The dissertation shaped cloud looms over second year summerOlivia Bonsall with permission for Varsity

The long vac is supposed to be one of Cambridge’s consolations. Undergraduates suffer from October to June – but when exams end, they can look forward to four months of freedom. If only. At Cambridge, there is always a book to read, an article to skim, or an essay to write. If you aren’t working, you feel like you should be. No matter how idyllic the Sidge-dweller’s holiday is, there will always be an intimidating stack of books lurking on their bedside table.

This is never more true – or more painful – than when a dissertation is involved. Your supervisor’s summer reading list is fundamentally optional. Diss preparation is neglected at your peril. Not that necessity makes things easier. Browsing JSTOR is bad at the best of times; doing it on a sunbed while fighting off your DoS’s demands for a draft title verges on nightmarish.

“Your supervisor’s summer reading list is fundamentally optional. Diss preparation is neglected at your peril”

In poisoning post-second year summers, the dissertation starts as it means to go on. Demanding that overstretched students act like professional academics disrupts the delicate balance of the undergraduate social contract. Supervision essays and in-person exams are the foundations of a Cambridge degree. They are also short. They involve reading fast and writing even faster. ‘Flair’ is rewarded. Oxford and Cambridge are infamous for teaching their humanities undergraduates to sound cleverer than they are. The undergraduate deal is that you work hard so that you can pretend that you’ve worked even harder and if you do it convincingly you get a First. In exams and supo essays this feels right – after all, when you sell out to McKinsey, this is the skill they’re buying.

● To-do item
Translate this sentence from the article on Cambridge dissertations into French: "Supervision essays and in-person exams are the foundations of a Cambridge degree."

● Recorded data
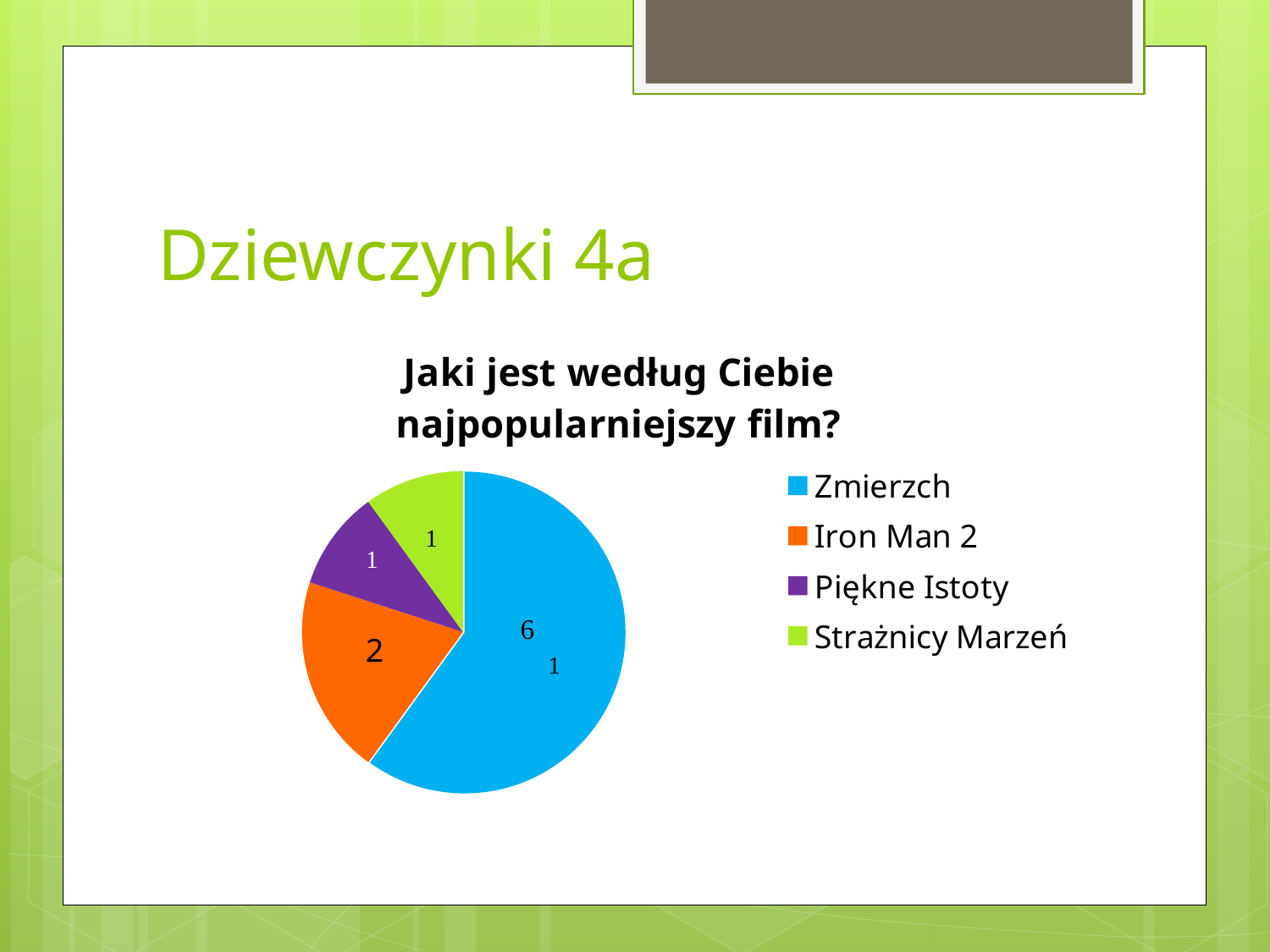
What is the value for Strażnicy Marzeń? 1 Which is larger, the value for Iron Man 2 or the value for Piękne Istoty? Iron Man 2 What is the value for Iron Man 2? 2 How many slices does the pie chart have? 4 What is the difference between the value for Iron Man 2 and the value for Strażnicy Marzeń? 1 What is the title of the chart? Jaki jest według Ciebie najpopularniejszy film? What is the value for Piękne Istoty? 1 How many entries does the chart legend list? 4 Which film has the largest slice of the pie? Zmierzch What kind of chart is shown on the slide? pie chart Which colour represents Zmierzch in the chart? blue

● Completed exercise
Les essais de supervision et les examens en présentiel sont les fondements d'un diplôme de Cambridge.